2. Bersihkan RAM secara menyeluruh.





Jika pada cara pertama belum berhasil, lakukan cara kedua. Dengan membersihkan seluruh permukaan memory dengan menggunakan tiner atau alkohol. Gunakan cotton bath untuk membantu membersihkan kaki-kaki IC. Pastikan benar-benar bersih dan kering sebelum memasangnya kembali.

3. Beri stimulasi arus listrik pada RAM dengan Multimeter.




Jika kedua cara sebelumnya belum berhasil, silakan coba usaha ketiga. Dengan menggunakan arus listrik dari multimeter sebagai “pancingan” untuk memperbaiki adanya gangguan aliran arus listrik yang dibutuhkan RAM untuk bekerja. Prinsip kerjanya sama dengan reset CMOS pada motherboard.

Caranya, set skala multimeter pada skala Ohm dengan posisi ukuran bebas (10K, 100K, dan seterusnya). Lalu tempelkan jarum negatif (kabel hitam) pada salah satu pin tembaga pada kaki-kaki RAM, dan jarum positif (kabel merah) pada kaki-kaki IC memory.

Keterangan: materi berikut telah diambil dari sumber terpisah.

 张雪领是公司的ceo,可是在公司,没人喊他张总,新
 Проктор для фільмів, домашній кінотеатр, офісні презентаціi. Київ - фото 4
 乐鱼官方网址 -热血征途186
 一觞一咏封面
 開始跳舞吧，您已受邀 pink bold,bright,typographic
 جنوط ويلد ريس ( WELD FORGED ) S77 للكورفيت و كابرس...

Tempelkan jarum kabel merah pada semua kaki IC/chipset memory satu persatu. Jika sudah, bersihkan dan pasang RAM.

Pada tahap ini biasanya RAM yang rusak (mati/error) sudah bisa digunakan secara normal. Pada beberapa kasus diperlukan beberapa kali “trial and error”. Saya pernah mengalami mengulang cara 1-3 beberapa kali hingga akhirnya RAM berhasil diperbaiki. Jika memang sampai beberapa kali dicoba belum berhasil, patut dicoba cara terakhir yang paling ekstrim.

Cara Ekstrim: Mencuci RAM dengan detergen dan memanaskannya.

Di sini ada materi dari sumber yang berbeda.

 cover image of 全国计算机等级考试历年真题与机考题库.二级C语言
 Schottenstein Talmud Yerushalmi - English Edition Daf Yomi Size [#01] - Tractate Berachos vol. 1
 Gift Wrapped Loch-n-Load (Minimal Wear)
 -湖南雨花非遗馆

Cara ini tidak saya rekomendasikan, karena resikonya 50:50. Saya hanya berani mencuci RAM apabila sudah yakin bila RAM saya benar-benar mati dan tidak bisa diperbaiki dengan tiga cara di atas. Caranya, rendam RAM dalam air detergen sambil disikat dengan sikat lembut. Setelah itu, angin-anginkan sampai benar-benar kering. Setelah kering, panaskan RAM dengan hair dryer, oven, atau langsung di bawah sinar matahari. Ingat, jangan memanaskan terlalu lama karena PCB akan rusak.

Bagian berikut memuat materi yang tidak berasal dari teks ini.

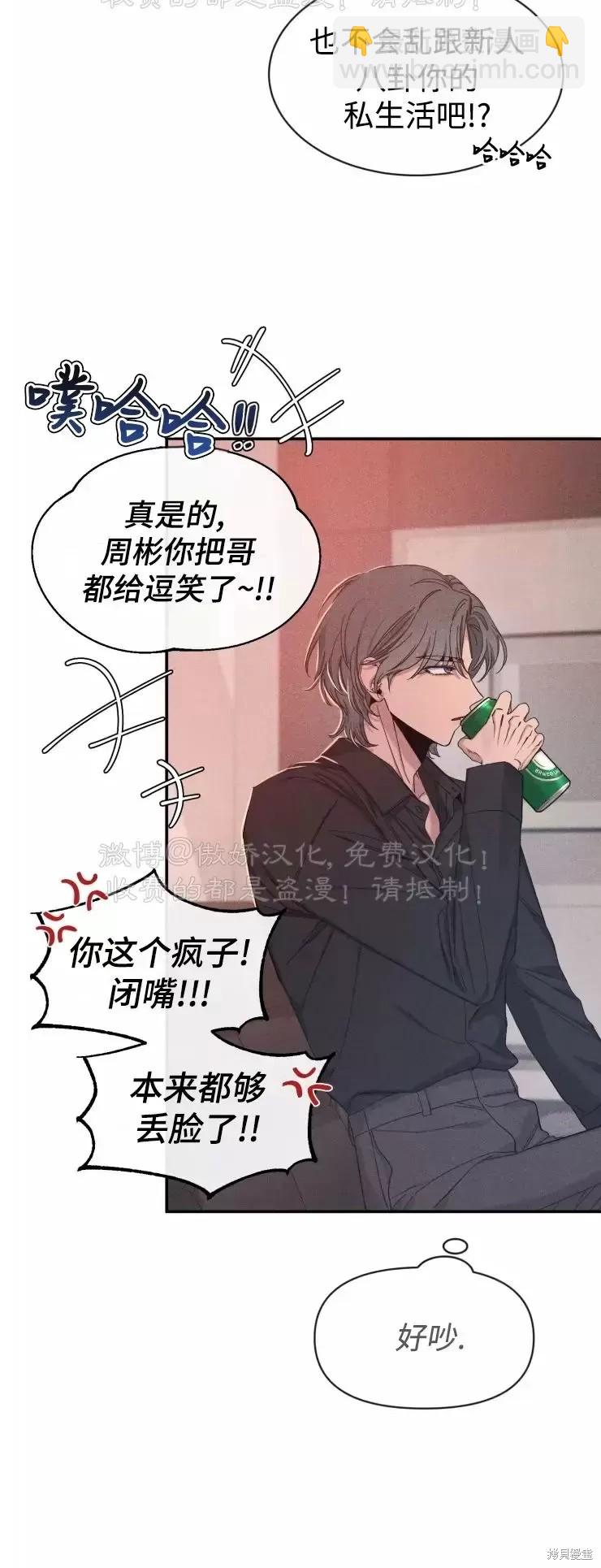 第61话9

Prinsip kerjanya selain untuk membersihkan yaitu untuk menghubung-singkatkan IC sehingga me-reset ulang IC. Dengan pemanasan yang bertujuan untuk menghilangkan gangguan pada jalur arus listrik. Anda bisa memvariasikan tiga cara sebelumnya setelah mempraktikkan cara ekstrim ini.

Sekian tiga cara plus satu cara ekstrim tentang cara memperbaiki RAM yang rusak atau error. Semoga bisa membantu Anda dalam menghemat pengeluaran karena tidak perlu mengganti yang rusak dengan yang baru.